In which the wrong beings get in the sea
Jan. 26th, 2018 05:48 pm![[personal profile]](https://www.dreamwidth.org/img/silk/identity/user.png)
I read Peter S. Beagle's The Last Unicorn in my freshman seminar, and I have no idea what happened to my print copy. But I got an ebook version in a Humble Bundle a couple of years ago, so recently, I read it again.
The Last Unicorn is both a fairy tale and sort of a send-up of fairy tales; it's got a lot of flowery atmospheric language that doesn't always make concrete sense, and also a lot of jokes and anachronisms and funny names. I remember not really getting it when I first read it; I may have been too old to think it was cute but too young to come back around to it as an adult with a full appreciation for nerdy jokes in children's literature. This time around I liked it a lot more; I enjoy metafiction and this has some absolutely wonderful commentary on itself.
The basic plot is that a unicorn is doing her thing one day, living in the woods being glorious and not paying too much attention to the world of humans, when she overhears some hunters talking about how there are no more unicorns left in the world. Our unicorn is very bothered by this, and leaves her wood to undertake a quest to find out what happened to the rest of them. On the way she meets a butterfly that talks in riddles, an extremely talentless magician called Schmendrick, an evil circus troupe of caged creatures--most of whom are regular animals glamoured to appear as mythical creatures, but which does include a real harpy--a Robin Hood-esque troupe of forest thieves headed by a guy who's only in it for the folk ballads to be written about him, and some other goofy episodes. Traveling with Schmendrick the Magician and Molly Grue, the ex-girlfriend of the Robin Hood wannabe, the unicorn eventually makes her way to the kingdom of King Haggard, whose Red Bull (the animal, not the energy drink) has driven all the other unicorns into the sea. Then there's more riddles and magic and a difficult stint as a human, during which King Haggard's son falls in love with her and becomes a hero, and eventually the unicorns are released from the sea but obviously I'm not going to tell you how; that would be spoilers.

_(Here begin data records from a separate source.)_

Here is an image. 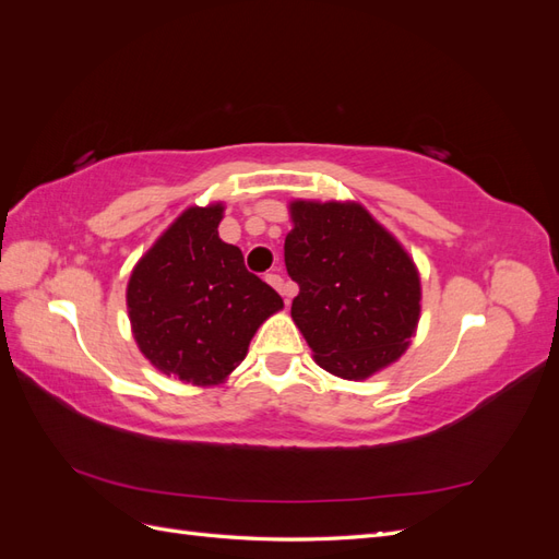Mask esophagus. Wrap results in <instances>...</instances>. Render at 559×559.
<instances>
[{
  "label": "esophagus",
  "mask_w": 559,
  "mask_h": 559,
  "mask_svg": "<svg viewBox=\"0 0 559 559\" xmlns=\"http://www.w3.org/2000/svg\"><path fill=\"white\" fill-rule=\"evenodd\" d=\"M265 282L273 286V289H277L282 296H286V302H289V296H292V284H286L280 275H275V273H270V275H265Z\"/></svg>",
  "instance_id": "1"
}]
</instances>
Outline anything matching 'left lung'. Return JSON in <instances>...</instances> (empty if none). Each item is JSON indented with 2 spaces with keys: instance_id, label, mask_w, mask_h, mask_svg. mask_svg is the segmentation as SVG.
I'll return each mask as SVG.
<instances>
[{
  "instance_id": "left-lung-1",
  "label": "left lung",
  "mask_w": 559,
  "mask_h": 559,
  "mask_svg": "<svg viewBox=\"0 0 559 559\" xmlns=\"http://www.w3.org/2000/svg\"><path fill=\"white\" fill-rule=\"evenodd\" d=\"M286 273L300 286L294 324L317 366L366 380L408 349L421 312L411 253L354 200H292Z\"/></svg>"
}]
</instances>
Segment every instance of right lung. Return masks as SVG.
Instances as JSON below:
<instances>
[{
  "label": "right lung",
  "mask_w": 559,
  "mask_h": 559,
  "mask_svg": "<svg viewBox=\"0 0 559 559\" xmlns=\"http://www.w3.org/2000/svg\"><path fill=\"white\" fill-rule=\"evenodd\" d=\"M224 202L183 210L132 267L126 289L140 352L165 376L222 384L247 357L253 333L284 308L280 294L218 238Z\"/></svg>",
  "instance_id": "right-lung-1"
}]
</instances>
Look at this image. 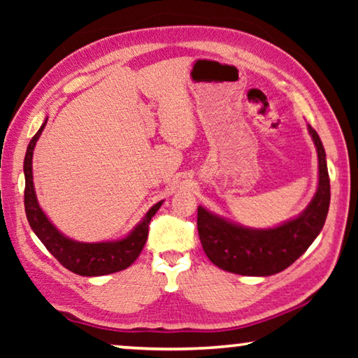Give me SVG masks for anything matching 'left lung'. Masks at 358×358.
<instances>
[{
    "instance_id": "1",
    "label": "left lung",
    "mask_w": 358,
    "mask_h": 358,
    "mask_svg": "<svg viewBox=\"0 0 358 358\" xmlns=\"http://www.w3.org/2000/svg\"><path fill=\"white\" fill-rule=\"evenodd\" d=\"M319 157V186L306 210L273 229H250L197 208V230L207 257L220 268L245 276H270L292 265L322 230L330 205L325 150L308 124Z\"/></svg>"
}]
</instances>
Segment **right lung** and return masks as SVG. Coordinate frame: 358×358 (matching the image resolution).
I'll return each instance as SVG.
<instances>
[{"label":"right lung","instance_id":"right-lung-1","mask_svg":"<svg viewBox=\"0 0 358 358\" xmlns=\"http://www.w3.org/2000/svg\"><path fill=\"white\" fill-rule=\"evenodd\" d=\"M47 120L42 123L39 131L29 142L23 162L25 172V213L33 232L38 235L48 252L55 257L64 268L80 276H102L110 275L115 271L128 268L131 264L142 252L145 241L148 238V224L151 217L159 210L162 201L151 207L143 220L137 224L134 230L124 238L117 241H102V243H82V241L71 240L59 232V230L48 221L44 211L41 210L38 199H36L33 185V151L36 142L45 128Z\"/></svg>","mask_w":358,"mask_h":358}]
</instances>
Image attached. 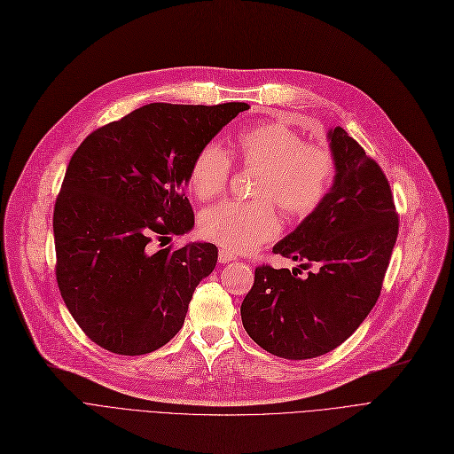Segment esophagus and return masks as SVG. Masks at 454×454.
<instances>
[{
    "label": "esophagus",
    "mask_w": 454,
    "mask_h": 454,
    "mask_svg": "<svg viewBox=\"0 0 454 454\" xmlns=\"http://www.w3.org/2000/svg\"><path fill=\"white\" fill-rule=\"evenodd\" d=\"M233 259H235V255L231 252H228L224 248L219 250V263H230V261H233Z\"/></svg>",
    "instance_id": "1"
}]
</instances>
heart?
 I'll return each mask as SVG.
<instances>
[{"label":"heart","instance_id":"b5f03b06","mask_svg":"<svg viewBox=\"0 0 454 454\" xmlns=\"http://www.w3.org/2000/svg\"><path fill=\"white\" fill-rule=\"evenodd\" d=\"M231 156L259 169L254 195L259 200H228L200 215V233L228 252H250L279 231L274 204L289 219H305L325 199L335 178V160L320 145H303L293 129L265 123L241 130L231 143ZM231 161L215 143H207L187 171L189 189L200 199L219 197L228 185Z\"/></svg>","mask_w":454,"mask_h":454}]
</instances>
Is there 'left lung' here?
<instances>
[{
	"mask_svg": "<svg viewBox=\"0 0 454 454\" xmlns=\"http://www.w3.org/2000/svg\"><path fill=\"white\" fill-rule=\"evenodd\" d=\"M335 180L324 202L274 245L315 272L257 267L241 318L250 339L289 361L315 359L348 340L373 309L399 219L385 173L342 127L327 130Z\"/></svg>",
	"mask_w": 454,
	"mask_h": 454,
	"instance_id": "left-lung-1",
	"label": "left lung"
}]
</instances>
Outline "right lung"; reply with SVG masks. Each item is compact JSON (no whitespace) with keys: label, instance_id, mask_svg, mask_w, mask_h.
Returning <instances> with one entry per match:
<instances>
[{"label":"right lung","instance_id":"1","mask_svg":"<svg viewBox=\"0 0 454 454\" xmlns=\"http://www.w3.org/2000/svg\"><path fill=\"white\" fill-rule=\"evenodd\" d=\"M247 103H151L91 132L71 156L53 231L57 283L88 339L117 355H145L182 329L217 247L151 250L153 237L193 230L187 171L195 154Z\"/></svg>","mask_w":454,"mask_h":454}]
</instances>
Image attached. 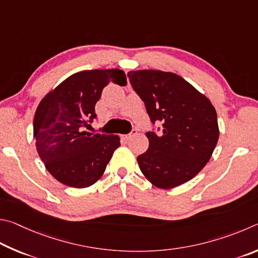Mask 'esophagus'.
<instances>
[{"label": "esophagus", "instance_id": "esophagus-1", "mask_svg": "<svg viewBox=\"0 0 258 258\" xmlns=\"http://www.w3.org/2000/svg\"><path fill=\"white\" fill-rule=\"evenodd\" d=\"M137 134V130L136 129H133V132L130 133V134H126V135H121V138L122 139H129V138H132V137H134L135 135Z\"/></svg>", "mask_w": 258, "mask_h": 258}]
</instances>
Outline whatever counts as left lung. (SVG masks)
<instances>
[{"label":"left lung","instance_id":"left-lung-1","mask_svg":"<svg viewBox=\"0 0 258 258\" xmlns=\"http://www.w3.org/2000/svg\"><path fill=\"white\" fill-rule=\"evenodd\" d=\"M133 88L145 103L151 121L162 133H146L148 150L137 157L143 174L161 189L189 181L210 161L219 141L218 115L205 95L172 72H128Z\"/></svg>","mask_w":258,"mask_h":258}]
</instances>
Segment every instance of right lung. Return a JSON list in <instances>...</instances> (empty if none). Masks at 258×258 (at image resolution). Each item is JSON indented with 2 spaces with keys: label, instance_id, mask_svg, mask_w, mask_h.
Wrapping results in <instances>:
<instances>
[{
  "label": "right lung",
  "instance_id": "obj_1",
  "mask_svg": "<svg viewBox=\"0 0 258 258\" xmlns=\"http://www.w3.org/2000/svg\"><path fill=\"white\" fill-rule=\"evenodd\" d=\"M110 83L126 85L125 74L119 69L77 72L51 90L35 112L38 155L48 172L66 186H92L120 146L117 135H93L84 129L96 117L95 104Z\"/></svg>",
  "mask_w": 258,
  "mask_h": 258
}]
</instances>
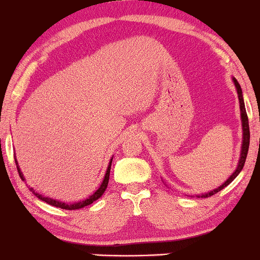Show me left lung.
<instances>
[{"label":"left lung","mask_w":260,"mask_h":260,"mask_svg":"<svg viewBox=\"0 0 260 260\" xmlns=\"http://www.w3.org/2000/svg\"><path fill=\"white\" fill-rule=\"evenodd\" d=\"M235 83V86H236V90H237V94H238V101H240V109H241V121H242V132H243V138H242V147H241V156H240V160H238V165L237 168H236L235 172L232 174L230 177L228 178V181H225L223 183L221 184L220 187H217L216 189H213L210 190V192L208 193H204V194H199L197 196L198 198H207V197H210L213 194H215V193L220 192V190L223 189L226 186H229L230 183H231L232 181L235 180L236 177H237L238 174H240L241 171H242L243 166H244V162H246V159H247V154H248V148H249V124H248V117H247V112H246V107H244V101H243V95H242V89H241V85L238 84V82L236 80L235 78H232Z\"/></svg>","instance_id":"8db88e82"}]
</instances>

The stone cold best part of this entire book is the sequence with Captain Cully and his band of not especially merry men, a bunch of second-rate vagrants who never actually do anything heroic. This lack of heroism has not stopped Captain Cully from writing a whole bunch of folk ballads about his own daring exploits, and he makes Schmendrick and the unicorn listen to a bunch of them. This section in the book makes a lot of jokes about the '60s folk music anthropology scene, which I now know just enough about the history of folk music scholarship to find absolutely fucking hilarious. The second-best part of the book might be the deliberately irritating skull that really wants a drink of wine; he is highly relatable.
It is otherwise difficult for me to talk much about this book except to say that, while very strange and not at all naturalistic, it works a lot better than I remember it working. It is, in fact, absurd and delightful, and I'm very glad I gave it another shot.